祭司から預言者へというケースはこの時が初めではなかったのかもしれないと思ったのは、ヨシュア記や士師記を読んだ時です。士師の時代と言えばモーセの後継者たるヨシュアに率いられたイスラエルの民がカナンに定着するまでのもうめちゃくちゃ野蛮な話ですから、私はこれまでほとんどまともに読んだことがありませんでした。イスラエルという民族はヤハウェ神と共にあった民ですから、神と会うため天幕「臨在の幕屋」をもち、それに伴って祭司や祭儀に関わる仕事を担う人々を擁していました。士師の時代に臨在の天幕を置いたのはシロの地であり、「イスラエルの人々の共同体全体はシロに集まり、臨在の幕屋を立てた。」(ヨシュア記18章1節) との記述があります。この臨在の天幕は、時と共に次第に立派なものになりやがて神殿になったようです。神殿と言えばソロモンのエルサレム神殿しか思いつかなかったのですが、士師時代は神殿はシロにあり、後代には荒廃しなぜか再建されることはなかったようです。そのかわりといっては何ですが、列王記上11章29節では「シロの預言者アヒヤ」との記述がありますから、神殿に奉仕していた祭司から預言者へ転身という流れがあったのかもしれないと思います。
ですから捕囚以降に偉大な預言者が輩出し預言書が書かれていくのは理の必然とも言えます。イザヤについてはわかりませんが、そもそもエレミヤは祭司ヒルキヤの子であり、エゼキエルは祭司であると、それぞれエレミヤ書、エゼキエル書の冒頭に書いてあります。祭司職は世襲ですから、何もなければ二人とも祭司として一生を送ったはずなのです。しかし神殿がない以上、儀礼的祭祀を執り行うというかつて中心的だった職務自体がもうないのです。エゼキエルはケバル川のほとりでひとしきり泣いた後立ち上がったことでしょう。彼が冒頭で見た幻の不思議な生き物(ケルビム)は自由自在に動く神の乗り物です。神殿はなくとも神はどこにでも存在し得るという暗示です。ケバル川のほとりでの礼拝がどのようなものだったのか想像の域を出ませんが、預言者が告げる神の言葉を聴く、そして祈るという形にならざるを得ないのではないかと考えられます。こうして祭司から預言者に転じていく者が現れ、その言葉が書き記されていくという道筋が生まれたのでしょう。

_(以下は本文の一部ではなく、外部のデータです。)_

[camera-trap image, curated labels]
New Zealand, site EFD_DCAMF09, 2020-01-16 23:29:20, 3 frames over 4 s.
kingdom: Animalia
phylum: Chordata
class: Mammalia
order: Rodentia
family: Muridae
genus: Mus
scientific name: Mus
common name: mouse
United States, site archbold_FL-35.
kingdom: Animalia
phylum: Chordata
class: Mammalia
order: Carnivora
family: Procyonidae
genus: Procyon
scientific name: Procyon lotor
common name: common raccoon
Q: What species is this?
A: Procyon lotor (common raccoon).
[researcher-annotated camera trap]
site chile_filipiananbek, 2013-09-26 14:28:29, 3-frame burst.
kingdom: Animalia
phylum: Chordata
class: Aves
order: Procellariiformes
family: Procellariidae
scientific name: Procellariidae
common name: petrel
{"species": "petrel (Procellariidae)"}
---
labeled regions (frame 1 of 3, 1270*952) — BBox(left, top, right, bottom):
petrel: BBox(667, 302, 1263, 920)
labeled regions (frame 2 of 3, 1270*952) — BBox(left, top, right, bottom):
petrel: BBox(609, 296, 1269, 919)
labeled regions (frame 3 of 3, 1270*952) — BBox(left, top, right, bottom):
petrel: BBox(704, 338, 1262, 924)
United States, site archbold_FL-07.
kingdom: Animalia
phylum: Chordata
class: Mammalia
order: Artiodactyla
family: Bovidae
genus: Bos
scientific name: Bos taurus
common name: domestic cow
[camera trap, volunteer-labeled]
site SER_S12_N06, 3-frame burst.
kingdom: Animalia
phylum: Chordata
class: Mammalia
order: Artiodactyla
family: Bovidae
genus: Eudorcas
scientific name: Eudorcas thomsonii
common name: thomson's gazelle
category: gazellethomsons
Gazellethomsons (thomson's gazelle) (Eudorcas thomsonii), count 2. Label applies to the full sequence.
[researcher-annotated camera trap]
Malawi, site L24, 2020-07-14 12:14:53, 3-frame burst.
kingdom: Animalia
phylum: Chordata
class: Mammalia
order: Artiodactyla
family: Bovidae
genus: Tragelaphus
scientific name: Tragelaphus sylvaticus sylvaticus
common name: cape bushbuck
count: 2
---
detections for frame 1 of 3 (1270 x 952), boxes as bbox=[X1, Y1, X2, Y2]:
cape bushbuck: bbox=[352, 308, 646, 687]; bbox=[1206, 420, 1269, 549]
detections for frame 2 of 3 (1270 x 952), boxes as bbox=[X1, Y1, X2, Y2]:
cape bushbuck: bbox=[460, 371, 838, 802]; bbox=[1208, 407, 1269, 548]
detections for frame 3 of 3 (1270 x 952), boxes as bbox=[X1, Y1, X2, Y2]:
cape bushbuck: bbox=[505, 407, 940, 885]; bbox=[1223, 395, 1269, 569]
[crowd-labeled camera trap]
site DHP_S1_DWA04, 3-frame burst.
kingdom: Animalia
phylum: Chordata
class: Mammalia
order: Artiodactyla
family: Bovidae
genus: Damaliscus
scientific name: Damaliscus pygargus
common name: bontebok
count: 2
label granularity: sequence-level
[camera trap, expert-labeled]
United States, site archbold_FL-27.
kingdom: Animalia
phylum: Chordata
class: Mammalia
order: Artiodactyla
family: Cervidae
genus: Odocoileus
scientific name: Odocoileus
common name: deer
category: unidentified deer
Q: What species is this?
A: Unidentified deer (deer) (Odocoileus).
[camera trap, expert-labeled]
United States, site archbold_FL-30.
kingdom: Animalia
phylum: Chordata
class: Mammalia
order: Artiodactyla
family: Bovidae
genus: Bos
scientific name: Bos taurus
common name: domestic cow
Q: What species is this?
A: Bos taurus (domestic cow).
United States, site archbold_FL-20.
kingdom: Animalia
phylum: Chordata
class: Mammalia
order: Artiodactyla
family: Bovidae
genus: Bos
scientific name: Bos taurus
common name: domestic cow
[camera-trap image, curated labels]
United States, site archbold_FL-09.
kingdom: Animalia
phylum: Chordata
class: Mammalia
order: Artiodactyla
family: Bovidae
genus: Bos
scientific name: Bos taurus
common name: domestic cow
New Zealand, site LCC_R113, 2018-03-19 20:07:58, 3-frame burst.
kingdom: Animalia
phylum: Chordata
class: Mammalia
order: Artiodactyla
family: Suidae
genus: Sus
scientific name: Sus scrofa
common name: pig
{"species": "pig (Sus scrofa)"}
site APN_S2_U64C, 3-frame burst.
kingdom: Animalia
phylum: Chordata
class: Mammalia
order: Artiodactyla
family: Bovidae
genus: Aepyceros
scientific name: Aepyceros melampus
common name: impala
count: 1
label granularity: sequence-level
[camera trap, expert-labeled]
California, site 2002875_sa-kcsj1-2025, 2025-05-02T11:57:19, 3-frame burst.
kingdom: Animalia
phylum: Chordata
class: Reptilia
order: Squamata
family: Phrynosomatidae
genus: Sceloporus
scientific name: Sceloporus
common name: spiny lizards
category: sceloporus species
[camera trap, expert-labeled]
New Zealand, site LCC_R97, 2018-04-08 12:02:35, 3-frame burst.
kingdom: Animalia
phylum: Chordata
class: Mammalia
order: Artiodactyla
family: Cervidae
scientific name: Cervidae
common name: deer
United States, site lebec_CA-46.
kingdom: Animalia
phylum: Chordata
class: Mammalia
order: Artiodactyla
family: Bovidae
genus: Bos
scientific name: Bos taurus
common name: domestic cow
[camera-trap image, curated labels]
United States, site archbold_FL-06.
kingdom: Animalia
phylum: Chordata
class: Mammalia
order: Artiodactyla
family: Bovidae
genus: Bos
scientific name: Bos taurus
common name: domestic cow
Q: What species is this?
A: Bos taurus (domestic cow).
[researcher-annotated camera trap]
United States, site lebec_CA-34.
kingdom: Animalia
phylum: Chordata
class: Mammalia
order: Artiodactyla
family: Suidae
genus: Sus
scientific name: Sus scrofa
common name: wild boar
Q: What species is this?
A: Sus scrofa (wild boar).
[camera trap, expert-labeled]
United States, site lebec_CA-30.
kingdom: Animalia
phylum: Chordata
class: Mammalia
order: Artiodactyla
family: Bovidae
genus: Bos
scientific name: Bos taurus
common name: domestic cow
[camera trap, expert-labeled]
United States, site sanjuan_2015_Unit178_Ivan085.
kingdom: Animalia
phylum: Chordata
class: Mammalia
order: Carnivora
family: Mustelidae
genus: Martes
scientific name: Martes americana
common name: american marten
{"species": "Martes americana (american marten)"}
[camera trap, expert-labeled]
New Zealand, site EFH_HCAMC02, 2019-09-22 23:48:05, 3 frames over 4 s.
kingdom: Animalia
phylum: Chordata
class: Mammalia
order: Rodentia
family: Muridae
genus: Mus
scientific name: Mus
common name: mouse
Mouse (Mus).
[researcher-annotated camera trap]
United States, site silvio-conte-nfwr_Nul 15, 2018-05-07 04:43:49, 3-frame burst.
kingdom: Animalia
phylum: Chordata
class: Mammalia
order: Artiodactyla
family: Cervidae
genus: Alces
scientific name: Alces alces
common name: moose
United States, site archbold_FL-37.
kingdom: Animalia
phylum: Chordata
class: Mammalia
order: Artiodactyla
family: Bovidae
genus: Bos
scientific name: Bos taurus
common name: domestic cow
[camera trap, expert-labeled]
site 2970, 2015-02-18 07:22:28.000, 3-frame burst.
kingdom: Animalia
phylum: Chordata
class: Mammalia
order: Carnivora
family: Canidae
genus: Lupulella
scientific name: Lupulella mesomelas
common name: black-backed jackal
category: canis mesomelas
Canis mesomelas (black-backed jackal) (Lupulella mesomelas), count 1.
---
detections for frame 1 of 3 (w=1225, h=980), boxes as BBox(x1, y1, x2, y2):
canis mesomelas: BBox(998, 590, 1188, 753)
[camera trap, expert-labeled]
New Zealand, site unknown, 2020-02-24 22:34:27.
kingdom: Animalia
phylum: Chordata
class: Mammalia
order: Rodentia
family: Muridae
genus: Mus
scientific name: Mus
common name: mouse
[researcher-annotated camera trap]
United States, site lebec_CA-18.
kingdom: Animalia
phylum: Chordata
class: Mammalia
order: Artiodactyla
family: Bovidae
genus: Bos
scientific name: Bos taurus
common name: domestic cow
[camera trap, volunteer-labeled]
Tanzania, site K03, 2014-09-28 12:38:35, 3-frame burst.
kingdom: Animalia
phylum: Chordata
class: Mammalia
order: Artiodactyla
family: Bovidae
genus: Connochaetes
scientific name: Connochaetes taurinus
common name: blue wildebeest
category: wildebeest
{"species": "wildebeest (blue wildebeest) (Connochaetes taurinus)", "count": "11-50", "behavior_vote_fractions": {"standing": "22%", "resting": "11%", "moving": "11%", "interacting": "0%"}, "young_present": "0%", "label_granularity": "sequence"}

一方で父祖より受け継がれてきた伝承を最古のところまで遡って書き記し、モーセ五書や史書としてまとめあげるという作業も動き始めたのでしょう。現在おかれている悲惨な状況の意味を知るには自らを徹底的に振り返るしかなかったのです。そして罪の問題に行きついた、それがイスラエル民族のバビロン捕囚の総括です。ですから、バビロン捕囚がなかったら、今のような形での旧約聖書はなかったし、イエス・キリストの誕生の意味も理解されずに歴史の闇に沈んでしまったことだろうと思います。バビロン捕囚はユダヤ民族の歴史にとって最大の信仰的苦難でした。神は一度まったく無力のように思われましたが、千年のスパンで見ればそうではなかった。ひょっとすると今起きている様々な絶望的状況も千年後には見方が逆転するということがあるのかもしれません。